Provided passage ▸
----------
In the case of eTailers, an intermediary would be able to avail of the safe harbour contemplated in Section 79 of the Information Technology Act if it only provided access ‘to a communication system over which information made available by third parties is transmitted or temporarily stored or hosted’ and did not, sacrificing some nuance, initiate, curate or edit the transmission. What this presumably means is that although an intermediary may not be obliged to take down a listing of a product (which is infringing or counterfeit) without a court order or notification from the government or its agency (per the reading down of Section 79(3)(b) of the Information Technology Act), should an intermediary recommend to a user a product in respect of which a mere complaint by a rights owner had been made, it could conceivably fall foul of Section 79(2) of the Information Technology Act read with Section 79(3)(a) which prohibits intermediaries from conspiring, aiding, abetting or inducing the commission of an unlawful act, and lose benefit of the safe harbour. So, although an intermediary may not be required to take down a product listing upon the receipt of a rights owner complaint in relation to it, it may be prudent for it not to recommend that specific listing to its users whether through a panel displaying ‘Recommended Products’ at the bottom of pages displaying other product listings, via curated eMails or otherwise.

The judgment of the Supreme Court is definitely strongly in support of free speech. However, it appears to have a very specific kind of free speech in mind: discussion by individuals. The thrust of the judgment is not to enhance the free speech right, if indeed it can be called that, of corporate intermediaries to conduct trade. And although it cannot be faulted on that ground, intermediaries would do well to realise that the ultimate intended beneficiaries of the judgment appear to be individuals exercising their right to free speech and engaging in a culture of discussion, and not so much intermediaries in and of themselves.



The legal provisions relating to intermediary liability in/under the Information Technology Act are:
Information Technology Act, Section 79. Exemption from liability of intermediary in certain cases:
(1) Notwithstanding anything contained in any law for the time being in force but subject to the provisions of sub-sections (2) and (3), an intermediary shall not be liable for any third party information, data, or communication link made available or hosted by him.
----------
Exercise description ▸ Continue the passage on intermediary liability under Section 79 of the Information Technology Act, starting after its last sentence.

Dataset content ▸
----------
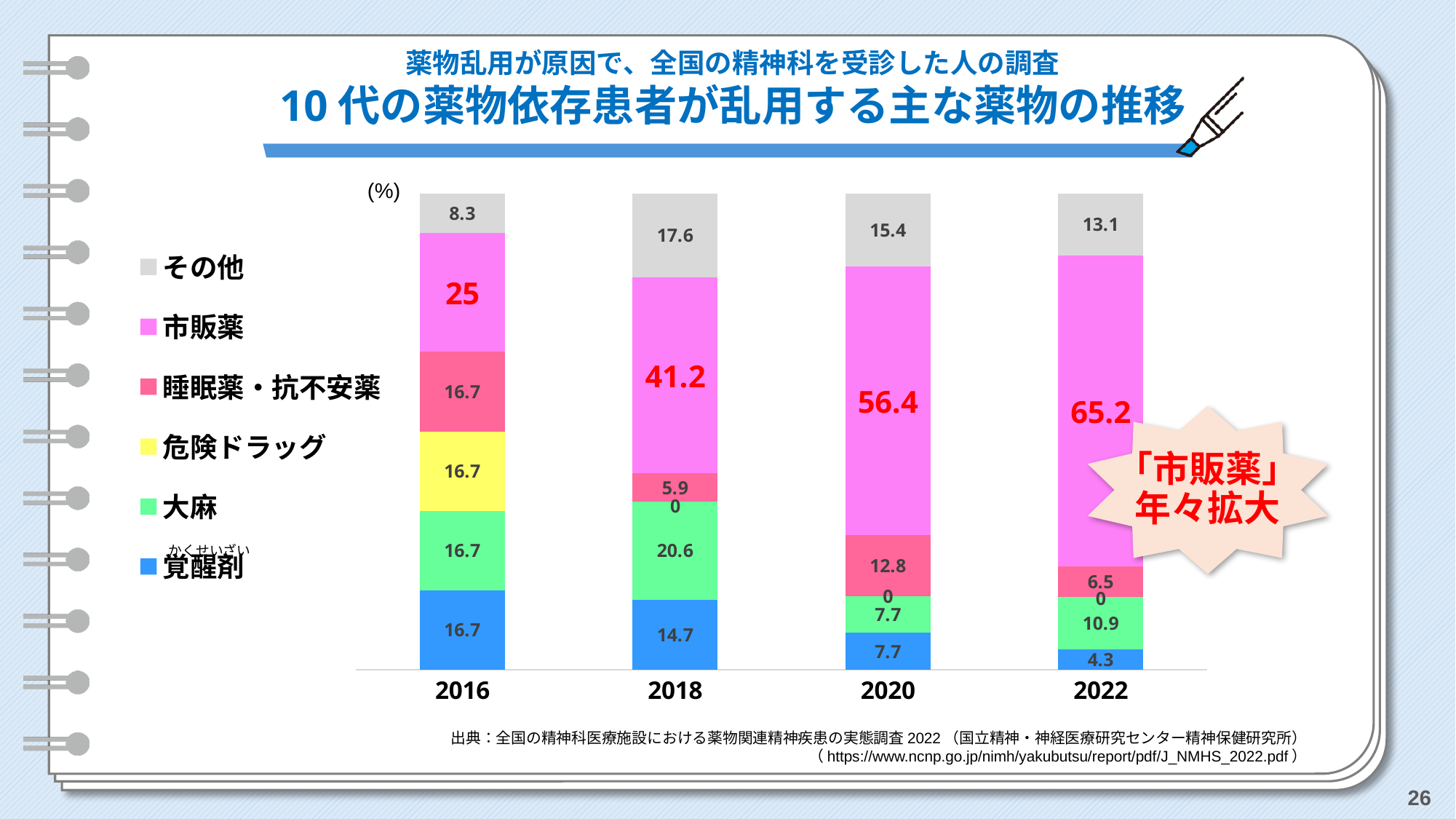
Which is larger, the value for 大麻 in 2018 or the value for 大麻 in 2022? 2018 In which year is the value for 覚醒剤 the lowest? 2022 How many years are shown on the x axis? 4 What is the value for 睡眠薬・抗不安薬 in 2020? 12.8 What is the value for 市販薬 in 2022? 65.2 What is the value for 覚醒剤 in 2018? 14.7 What is the value for その他 in 2016? 8.3 What is the difference between the 市販薬 values for 2022 and 2016? 40.2 In which year is the value for 市販薬 the highest? 2022 How many series does the legend list? 6 What kind of chart is shown on the slide? Stacked bar chart Does the value for 市販薬 rise or fall from 2016 to 2022? Rise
----------
Answer to this task ▸
(2) The provisions of sub-section (1) shall apply if—
    (a) the function of the intermediary is limited to providing access to a communication system over which information made available by third parties is transmitted or temporarily stored or hosted; or
    (b) the intermediary does not—
      (i) initiate the transmission,
      (ii) select the receiver of the transmission, and
      (iii) select or modify the information contained in the transmission;
    (c) the intermediary observes due diligence while discharging his duties under this Act and also observes such other guidelines as the Central Government may prescribe in this behalf.
(3) The provisions of sub-section (1) shall not apply if—
    (a) the intermediary has conspired or abetted or aided or induced, whether by threats or promise or otherwise in the commission of the unlawful act;
    (b) upon receiving actual knowledge, or on being notified by the appropriate Government or its agency that any information, data or communication link residing in or connected to a computer resource controlled by the intermediary is being used to commit the unlawful act, the intermediary fails to expeditiously remove or disable access to that material on that resource without vitiating the evidence in any manner.
Explanation.—For the purposes of this section, the expression “third party information” means any information dealt with by an intermediary in his capacity as an intermediary.]

2011 Intermediary Guidelines, Rule 3: Due diligence to be observed by intermediary.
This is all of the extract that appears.